Before the General Assembly passed HHR legislation, Turfway Park had eroded into one of the worst racetrack facilities in the free world. Much of the structure was condemned and people were not even allowed access. Much of the structure reeked of smells that was foreign to most humans. Simply put, it was a deplorable site and ugly sight.

As soon as Churchill Downs purchased the property, the track did the only humane thing. Churchill Downs’ construction teams collapsed it to the ground. And, Churchill Downs waited for the General Assembly to act, waiting for the chance to build the historic racetrack back in a fantastic way.

Churchill Downs promised a world-class venue. Churchill Downs swore that it would built a new showplace and a new showcase. Churchill Downs pledged to restore credibility and class to a world-class entertainment site that would attract both fans and horses.

As soon as the legislation passed, the promises were fulfilled.

Earlier this year, Churchill Downs unveiled a new racetrack and a genuine, first class entertainment location.

And, this past Saturday, the new and improved Turfway Park hosted its’ first Jeff Ruby Steaks in the new location.

Without question, it was the best day of live racing ever presented in the history of Northern Kentucky.

The Jeff Ruby Steaks — with a purse of $700,000 — suddenly had become one of the richest prep races for this year’s 149th running of the Kentucky Derby.

The Jeff Ruby Steaks — with an increase in points assigned for the Kentucky Derby — suddenly had attracted some of the best possible contenders for the biggest and most important race in the history of the sport.

The Jeff Ruby Steaks recruited the likes of Hall of Fame Trainer Todd Pletcher and some of the best riders in the sport in John Velazquez and Irad Ortiz, Jr.

The Jeff Ruby Steaks attracted a crowd that packed the facility’s new ballroom to the gills and spilled over to the track’s apron and paddock area.

Now look at the real numbers:

On Saturday, this year’s Jeff Ruby Steaks had a total betting handle of $10.1 million.
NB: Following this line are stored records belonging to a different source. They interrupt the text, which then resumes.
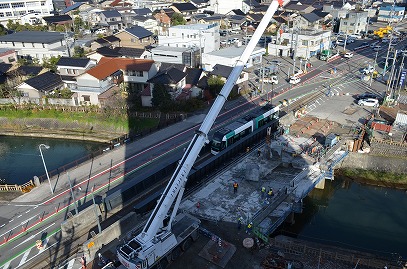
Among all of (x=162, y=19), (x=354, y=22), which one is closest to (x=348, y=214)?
(x=354, y=22)

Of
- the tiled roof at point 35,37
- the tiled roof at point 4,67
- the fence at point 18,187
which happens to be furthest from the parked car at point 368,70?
the tiled roof at point 4,67

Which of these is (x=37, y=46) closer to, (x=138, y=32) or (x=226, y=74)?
(x=138, y=32)

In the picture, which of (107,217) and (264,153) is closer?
(107,217)

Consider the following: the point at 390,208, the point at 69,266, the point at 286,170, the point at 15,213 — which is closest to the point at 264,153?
the point at 286,170

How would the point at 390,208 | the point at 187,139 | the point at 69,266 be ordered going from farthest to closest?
the point at 187,139 → the point at 390,208 → the point at 69,266

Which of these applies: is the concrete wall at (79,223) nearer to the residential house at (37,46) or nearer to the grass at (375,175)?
the grass at (375,175)

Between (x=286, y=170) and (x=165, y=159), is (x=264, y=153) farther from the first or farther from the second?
(x=165, y=159)

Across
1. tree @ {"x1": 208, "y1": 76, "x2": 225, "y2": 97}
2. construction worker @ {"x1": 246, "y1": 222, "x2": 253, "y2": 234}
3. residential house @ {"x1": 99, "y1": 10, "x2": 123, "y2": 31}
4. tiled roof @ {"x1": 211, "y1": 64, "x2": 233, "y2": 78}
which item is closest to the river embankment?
construction worker @ {"x1": 246, "y1": 222, "x2": 253, "y2": 234}
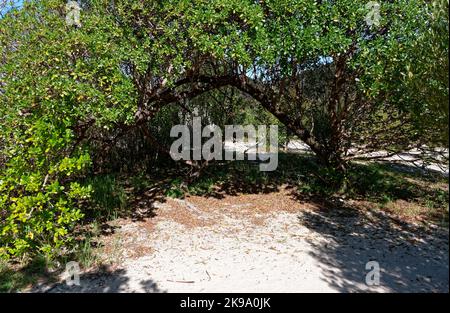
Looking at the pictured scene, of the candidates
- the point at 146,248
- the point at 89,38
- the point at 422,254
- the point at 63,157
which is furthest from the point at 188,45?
the point at 422,254

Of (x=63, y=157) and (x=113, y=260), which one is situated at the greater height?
(x=63, y=157)

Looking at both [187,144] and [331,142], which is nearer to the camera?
[331,142]

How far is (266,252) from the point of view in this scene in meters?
4.85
Just a year before, the Ruby-day handle was $7.9 million.

Are you kidding me?

Going into the final three days of this year’s meet, Turfway Park has raced 45 days this year. The total betting handle has been $135,365,327 million. The total purse allocation has been $17,784,500. There has been 373 races with a total of 3,653 horses to start. The average field size has grown to a whopping 9.79 horses per race. And, there is still 3 days to go.

A year ago, Turfway Park had run 39 days of live racing. The total betting handle was $89,658,354. The total purses was $13,425,000. There were 332 races run. There were 2,993 horses to race. The average field size was 9.02.

Are you kidding me?

There is one reason for these massive gains and increased economic indicators in every important category. One reason. One reason only.

The General Assembly passed HHR legislation. The Governor signed HHR legislation.

The shackles removed. The industry invested.

The business has soared.

The fans have come. The horses have come. The world is coming.

Now, if the General Assembly simply passes Sports Betting legislation, the future of Thoroughbred racing in Kentucky could become one of the world’s most attractive locations. Anywhere. Everywhere.

Can you imagine the Jeff Ruby Steaks — a race nobody wanted to sponsor just a few years ago — with a purse of $1 million? Seriously? That would make it one of the richest preps for the Kentucky Derby. Anywhere. Everywhere.

Can you imagine the Turfway Park meet overall? Greater purses. Greater track amenities and barn area? Can you imagine the rest of the Kentucky racing circuit?

All the members of the General Assembly has to do is look at last Saturday’s Jeff Ruby Steaks.

The proof is in the Jeff Ruby bread pudding.

Sports betting is the cherry on top.